# [文書の抜粋]
:::::
「叩かないと、言うことを聞かないから」
そう口にしたことがある親御さんは、決して少なくないと思います。
私自身も、若い頃はそう思っていた時期がありました。
昭和の時代は、お尻を叩く くらいは普通のしつけでした。
私たち親世代の多くが、自分自身もそうやって育てられてきたはずです。
だから無意識に、
「これくらいのことは、しつけの範囲」
と、自分の中で線引きをしてしまう。
でも、友田明美先生の『親の脳を癒やせば子どもの脳は変わる』を読んで、私はその線引きを 完全に手放す ことになりました。
「叩くほど、考える力は育たない」
目次
体罰が届く場所は、一番大切な場所だった
友田先生の研究チームは、厳しい体罰を受けて育った人の脳を調べました。
その結果、ある特定の部位に変化が見られたのです。
それが、前頭前野 と呼ばれるエリアです。
前頭前野は、脳の司令塔 とも呼ばれるとても大切な場所で、
- 物事を考える
- 感情をコントロールする
- 我慢する
- 正しい判断をする
- 将来を見通して行動する
といった、人間らしさの根っこ を担っています。
:::::
# [課題の説明]
体罰と脳についての文章から、前頭前野が担うとされている働きをすべて書き出すこと。
:::::
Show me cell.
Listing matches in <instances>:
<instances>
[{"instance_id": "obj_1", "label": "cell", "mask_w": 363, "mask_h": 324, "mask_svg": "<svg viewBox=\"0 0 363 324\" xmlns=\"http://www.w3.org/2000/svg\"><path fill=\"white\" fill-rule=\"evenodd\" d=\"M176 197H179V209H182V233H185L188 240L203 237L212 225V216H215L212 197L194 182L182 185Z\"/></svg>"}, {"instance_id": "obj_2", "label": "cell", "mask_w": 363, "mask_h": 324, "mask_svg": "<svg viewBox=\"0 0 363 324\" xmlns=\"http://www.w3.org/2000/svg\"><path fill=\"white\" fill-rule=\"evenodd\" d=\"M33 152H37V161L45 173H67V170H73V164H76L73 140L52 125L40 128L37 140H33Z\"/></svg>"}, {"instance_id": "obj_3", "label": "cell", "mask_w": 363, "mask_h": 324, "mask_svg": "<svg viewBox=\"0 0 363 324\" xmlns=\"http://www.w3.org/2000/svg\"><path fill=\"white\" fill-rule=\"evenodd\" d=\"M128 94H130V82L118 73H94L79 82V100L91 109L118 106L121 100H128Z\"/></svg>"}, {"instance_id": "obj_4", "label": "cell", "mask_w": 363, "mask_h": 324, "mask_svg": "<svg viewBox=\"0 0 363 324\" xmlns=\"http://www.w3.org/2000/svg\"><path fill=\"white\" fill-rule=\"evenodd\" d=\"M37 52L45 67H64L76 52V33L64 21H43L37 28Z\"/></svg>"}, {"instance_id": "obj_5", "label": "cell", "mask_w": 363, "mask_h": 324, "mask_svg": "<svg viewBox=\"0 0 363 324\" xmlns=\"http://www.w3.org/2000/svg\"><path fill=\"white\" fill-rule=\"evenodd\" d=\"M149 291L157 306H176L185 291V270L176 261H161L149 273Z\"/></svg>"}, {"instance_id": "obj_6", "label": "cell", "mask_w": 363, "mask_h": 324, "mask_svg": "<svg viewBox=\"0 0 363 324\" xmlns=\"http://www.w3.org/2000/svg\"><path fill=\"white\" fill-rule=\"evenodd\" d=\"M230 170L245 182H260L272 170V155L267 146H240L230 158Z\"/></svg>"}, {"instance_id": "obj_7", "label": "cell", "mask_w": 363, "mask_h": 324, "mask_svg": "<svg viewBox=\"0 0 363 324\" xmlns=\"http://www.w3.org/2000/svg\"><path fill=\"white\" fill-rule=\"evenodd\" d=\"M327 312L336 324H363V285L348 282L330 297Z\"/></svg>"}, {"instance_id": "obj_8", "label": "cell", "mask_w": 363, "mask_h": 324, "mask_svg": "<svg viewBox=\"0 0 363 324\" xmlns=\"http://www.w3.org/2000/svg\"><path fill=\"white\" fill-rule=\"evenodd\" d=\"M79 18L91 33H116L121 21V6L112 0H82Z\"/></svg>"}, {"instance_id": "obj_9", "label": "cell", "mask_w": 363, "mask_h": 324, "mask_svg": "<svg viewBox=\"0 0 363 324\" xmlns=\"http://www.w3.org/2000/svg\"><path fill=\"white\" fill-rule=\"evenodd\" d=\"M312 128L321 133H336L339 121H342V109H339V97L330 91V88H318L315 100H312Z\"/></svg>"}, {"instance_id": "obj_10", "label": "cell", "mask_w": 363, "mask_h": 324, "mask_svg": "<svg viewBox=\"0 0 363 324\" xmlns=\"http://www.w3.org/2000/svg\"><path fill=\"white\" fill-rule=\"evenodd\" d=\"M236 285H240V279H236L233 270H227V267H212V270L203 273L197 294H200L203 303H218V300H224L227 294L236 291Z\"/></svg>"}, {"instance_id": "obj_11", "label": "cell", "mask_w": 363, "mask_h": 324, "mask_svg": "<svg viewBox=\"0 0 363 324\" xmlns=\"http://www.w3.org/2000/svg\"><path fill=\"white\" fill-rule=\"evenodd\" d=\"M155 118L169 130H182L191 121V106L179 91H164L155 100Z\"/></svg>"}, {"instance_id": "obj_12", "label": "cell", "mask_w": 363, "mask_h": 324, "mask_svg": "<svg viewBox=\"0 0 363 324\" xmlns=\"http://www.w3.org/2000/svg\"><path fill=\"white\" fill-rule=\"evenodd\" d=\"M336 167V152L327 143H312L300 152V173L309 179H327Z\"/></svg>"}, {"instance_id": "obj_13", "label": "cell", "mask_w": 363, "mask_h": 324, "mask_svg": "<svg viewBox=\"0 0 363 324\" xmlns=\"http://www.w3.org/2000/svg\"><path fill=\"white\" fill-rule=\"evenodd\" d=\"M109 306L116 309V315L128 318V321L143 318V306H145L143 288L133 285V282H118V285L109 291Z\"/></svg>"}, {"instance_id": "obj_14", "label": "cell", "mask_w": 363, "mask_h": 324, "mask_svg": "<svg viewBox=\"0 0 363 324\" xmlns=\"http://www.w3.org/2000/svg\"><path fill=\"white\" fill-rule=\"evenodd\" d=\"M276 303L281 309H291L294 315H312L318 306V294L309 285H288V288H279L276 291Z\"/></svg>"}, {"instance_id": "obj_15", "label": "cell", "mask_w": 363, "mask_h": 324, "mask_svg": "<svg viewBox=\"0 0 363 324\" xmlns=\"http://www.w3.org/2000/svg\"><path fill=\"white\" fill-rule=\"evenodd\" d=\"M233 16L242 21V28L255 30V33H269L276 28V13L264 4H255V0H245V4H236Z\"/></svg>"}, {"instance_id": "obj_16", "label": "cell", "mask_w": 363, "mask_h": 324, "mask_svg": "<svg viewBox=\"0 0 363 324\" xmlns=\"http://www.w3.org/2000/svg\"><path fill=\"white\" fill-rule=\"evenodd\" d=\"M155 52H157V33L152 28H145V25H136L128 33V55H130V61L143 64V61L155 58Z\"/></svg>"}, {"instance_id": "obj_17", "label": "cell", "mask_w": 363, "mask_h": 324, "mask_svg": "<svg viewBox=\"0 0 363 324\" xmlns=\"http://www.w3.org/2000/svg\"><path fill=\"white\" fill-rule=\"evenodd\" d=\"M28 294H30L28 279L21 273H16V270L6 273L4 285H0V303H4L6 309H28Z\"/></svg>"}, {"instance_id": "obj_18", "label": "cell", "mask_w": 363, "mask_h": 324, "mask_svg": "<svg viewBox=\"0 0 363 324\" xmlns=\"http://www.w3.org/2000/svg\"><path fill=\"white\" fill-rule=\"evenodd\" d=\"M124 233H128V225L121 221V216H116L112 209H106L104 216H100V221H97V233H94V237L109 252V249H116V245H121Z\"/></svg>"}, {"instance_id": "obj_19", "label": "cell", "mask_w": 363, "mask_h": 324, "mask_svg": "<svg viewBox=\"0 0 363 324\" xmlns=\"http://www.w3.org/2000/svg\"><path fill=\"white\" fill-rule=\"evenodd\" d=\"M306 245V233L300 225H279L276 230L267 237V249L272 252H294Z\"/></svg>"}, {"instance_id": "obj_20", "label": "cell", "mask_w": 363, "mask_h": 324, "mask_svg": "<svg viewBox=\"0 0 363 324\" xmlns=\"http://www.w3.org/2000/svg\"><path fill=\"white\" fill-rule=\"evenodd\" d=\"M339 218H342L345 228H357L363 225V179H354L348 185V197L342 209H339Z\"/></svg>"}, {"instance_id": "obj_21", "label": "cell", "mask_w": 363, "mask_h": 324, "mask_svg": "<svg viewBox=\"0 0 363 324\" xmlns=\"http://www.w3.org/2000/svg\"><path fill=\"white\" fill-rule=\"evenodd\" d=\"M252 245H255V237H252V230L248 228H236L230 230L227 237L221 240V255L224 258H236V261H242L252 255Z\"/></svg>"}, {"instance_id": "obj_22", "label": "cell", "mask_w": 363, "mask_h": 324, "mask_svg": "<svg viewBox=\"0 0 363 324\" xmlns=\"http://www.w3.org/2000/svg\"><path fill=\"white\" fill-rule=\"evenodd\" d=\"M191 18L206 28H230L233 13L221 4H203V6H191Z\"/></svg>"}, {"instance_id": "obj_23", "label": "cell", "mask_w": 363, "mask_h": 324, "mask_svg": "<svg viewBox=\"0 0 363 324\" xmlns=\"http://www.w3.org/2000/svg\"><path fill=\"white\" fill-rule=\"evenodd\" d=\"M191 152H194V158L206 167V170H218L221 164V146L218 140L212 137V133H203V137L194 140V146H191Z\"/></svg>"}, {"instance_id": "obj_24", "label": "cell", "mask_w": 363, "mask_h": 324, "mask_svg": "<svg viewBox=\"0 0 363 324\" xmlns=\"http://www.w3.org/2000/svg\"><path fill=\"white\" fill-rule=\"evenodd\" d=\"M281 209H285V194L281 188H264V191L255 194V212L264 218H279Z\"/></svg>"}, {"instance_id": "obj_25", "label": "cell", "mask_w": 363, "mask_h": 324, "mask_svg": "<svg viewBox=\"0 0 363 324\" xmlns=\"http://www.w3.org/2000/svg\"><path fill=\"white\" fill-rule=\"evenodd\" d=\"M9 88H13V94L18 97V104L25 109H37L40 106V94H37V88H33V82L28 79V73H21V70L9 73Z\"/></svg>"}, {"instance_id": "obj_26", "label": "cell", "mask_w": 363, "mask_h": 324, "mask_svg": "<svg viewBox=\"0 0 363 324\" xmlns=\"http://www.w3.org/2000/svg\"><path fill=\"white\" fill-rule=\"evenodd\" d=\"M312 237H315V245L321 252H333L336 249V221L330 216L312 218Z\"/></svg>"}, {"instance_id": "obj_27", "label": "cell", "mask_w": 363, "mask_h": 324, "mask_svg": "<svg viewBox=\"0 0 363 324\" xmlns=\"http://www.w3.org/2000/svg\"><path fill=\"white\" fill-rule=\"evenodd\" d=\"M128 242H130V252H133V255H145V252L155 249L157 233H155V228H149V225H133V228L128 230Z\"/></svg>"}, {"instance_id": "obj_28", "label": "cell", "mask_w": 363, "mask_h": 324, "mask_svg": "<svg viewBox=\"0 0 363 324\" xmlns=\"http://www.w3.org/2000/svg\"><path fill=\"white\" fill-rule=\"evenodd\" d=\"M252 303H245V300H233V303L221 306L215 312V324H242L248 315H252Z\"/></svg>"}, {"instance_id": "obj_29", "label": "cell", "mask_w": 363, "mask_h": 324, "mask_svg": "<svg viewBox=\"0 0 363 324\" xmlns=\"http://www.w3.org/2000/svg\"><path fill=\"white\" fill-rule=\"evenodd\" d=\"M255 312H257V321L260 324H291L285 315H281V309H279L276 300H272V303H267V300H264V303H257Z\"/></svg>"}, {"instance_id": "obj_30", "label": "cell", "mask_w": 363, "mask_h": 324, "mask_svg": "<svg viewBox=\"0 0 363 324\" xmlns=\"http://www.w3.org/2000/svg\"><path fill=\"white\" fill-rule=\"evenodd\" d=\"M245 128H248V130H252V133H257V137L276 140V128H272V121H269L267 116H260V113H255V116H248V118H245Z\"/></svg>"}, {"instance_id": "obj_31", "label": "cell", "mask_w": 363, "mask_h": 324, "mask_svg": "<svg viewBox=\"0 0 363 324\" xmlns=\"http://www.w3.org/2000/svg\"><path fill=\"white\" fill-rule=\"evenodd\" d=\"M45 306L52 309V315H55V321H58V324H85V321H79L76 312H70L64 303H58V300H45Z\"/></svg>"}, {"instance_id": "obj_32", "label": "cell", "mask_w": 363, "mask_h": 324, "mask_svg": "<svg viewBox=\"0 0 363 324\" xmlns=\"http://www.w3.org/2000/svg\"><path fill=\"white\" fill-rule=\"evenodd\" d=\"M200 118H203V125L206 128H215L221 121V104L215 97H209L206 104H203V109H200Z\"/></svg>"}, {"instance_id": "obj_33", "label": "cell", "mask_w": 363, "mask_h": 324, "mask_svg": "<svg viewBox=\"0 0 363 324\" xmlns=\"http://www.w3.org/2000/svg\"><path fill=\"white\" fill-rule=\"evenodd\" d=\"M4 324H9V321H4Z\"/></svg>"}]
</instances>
:::::
# [結果は以下]
前頭前野が担う働きは、物事を考えること、感情をコントロールすること、我慢すること、正しい判断をすること、将来を見通して行動することの五つである。